Compassion Fatigue

Compassion fatigue is the opposite to compassion satisfaction and has been described as the “cost of caring” for others in emotional pain (Figley, 1982). The helping field has gradually begun to recognize that workers are profoundly affected by the work they do, whether it is by direct exposure to traumatic events (police, medical, veterinarian, teaching, legal, parents and caregivers; or secondary exposure (hearing clients talk about trauma they have experienced, helping people who have just been victimized, child protection workers, call centres, hospital and prison administration, family members, caregivers) and the full gamut in between such as working with clients, family who are chronically in despair or illness, witnessing people’s inability to improve their very difficult life circumstances or feeling helpless in the face of poverty and emotional anguish.

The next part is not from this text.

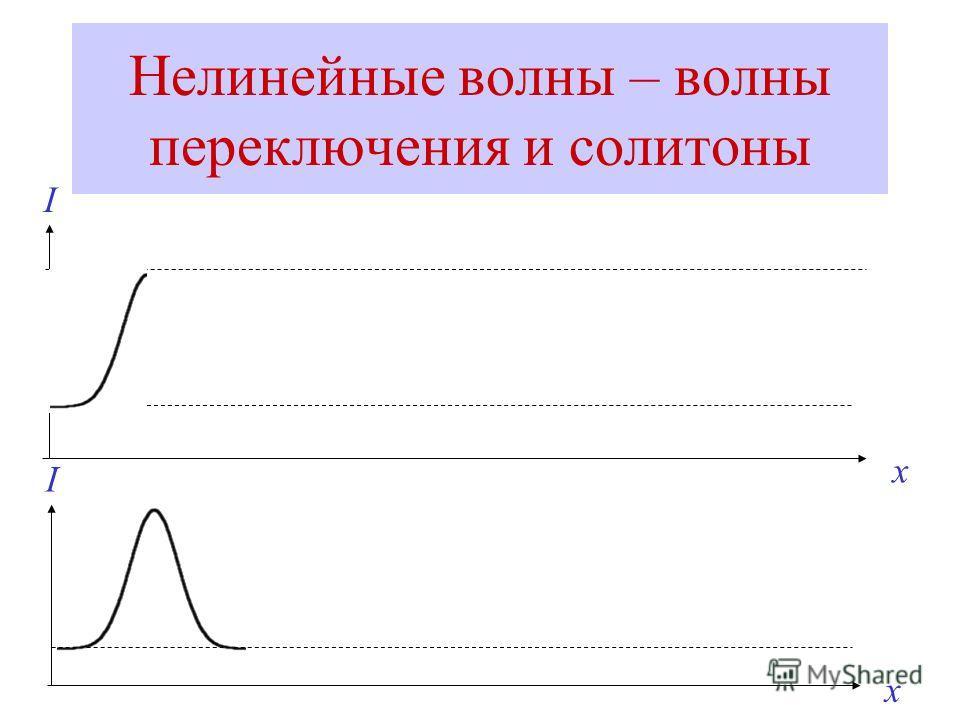 Нелинейные волны – волны переключения и солитоны x I x I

Compassion fatigue is a weariness of hearing the sad stories of others. It’s where you’ve been so compassionate for so long, that you feel burdened by what others have gone through and unable to change their circumstances. Most times, the client stirs up our personal stories, which are unresolved from our past.  The roles of helping and caring, requires helping professionals to open their hearts and minds to their clients and patients – unfortunately, this very process of empathy is what makes them vulnerable to being profoundly affected and even possibly damaged by their work.


You can become completely overwhelmed by people’s experiences and take on their trauma and pain and feel the need to fix everything for them.  Included are parents, carers, animal or human shelter volunteers, as compassionate fatigue can have an effect on us all, if we don’t take steps to prevent it or release it.  All wanting the best for others while forgetting our needs.

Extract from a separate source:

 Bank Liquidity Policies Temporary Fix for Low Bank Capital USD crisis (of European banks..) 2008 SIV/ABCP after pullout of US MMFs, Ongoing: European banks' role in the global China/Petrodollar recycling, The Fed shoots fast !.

The good news is that you can do something about compassion fatigue before it overtakes your health and wellbeing.  Become aware of signs and symptoms before it leads to severe burnout.

Symptoms may include;

·      Sleep disturbance, weight loss and headaches

·      Chronic exhaustion, burning the candle at both ends

·      Intrusive thoughts, emotional avoidance or numbness,

·      Emotional insensitivity or hypersensitivity

·      Overwhelming tears or anger after you see the person/s

·      Feeling that your job is ‘unfair’, life is unjust,

·      Personal relationship breakdown,

·      Impaired decision-making,

·      Reduced job satisfaction,

·      Fear or dread of going to work,

·      Depression, anxiety,

·      Depersonalisation – a feeling of disconnection with yourself and needs,

·      Their experiences stir your own unresolved story.

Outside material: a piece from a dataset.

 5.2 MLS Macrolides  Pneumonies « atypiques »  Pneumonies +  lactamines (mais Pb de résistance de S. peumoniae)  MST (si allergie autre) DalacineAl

Make a daily practice of self-care and self-compassion

Self-care is essential to preventing burnout and compassion fatigue. It’s about reflecting on your work, your life, acknowledging you have done your best and then making time for yourself. Self-compassion is about looking after your own needs before you attend to someone else’s, ‘putting the oxygen mask on yourself before saving another.’ as the air hostess tells us!


Follow the five T’s daily;

1. Time to rest. Relax when you can, go to bed early and give your body permission to stop. Allow your body to do ‘nothing’, just enjoy.

2. Time to recover.  Take that day off, take a trip somewhere other than your house. Do things that make you feel good. See a funny movie as laughter always helps break up the heavy feelings.

3. Time to renew. Make simple changes in your life that keep it feeling balanced, between work and home life.  This can often be as simple as working out what to say “yes” to, and get used to saying ‘No’ to things that drains your energy.  Have a social media detox for forty eight hours, getting used to your own needs.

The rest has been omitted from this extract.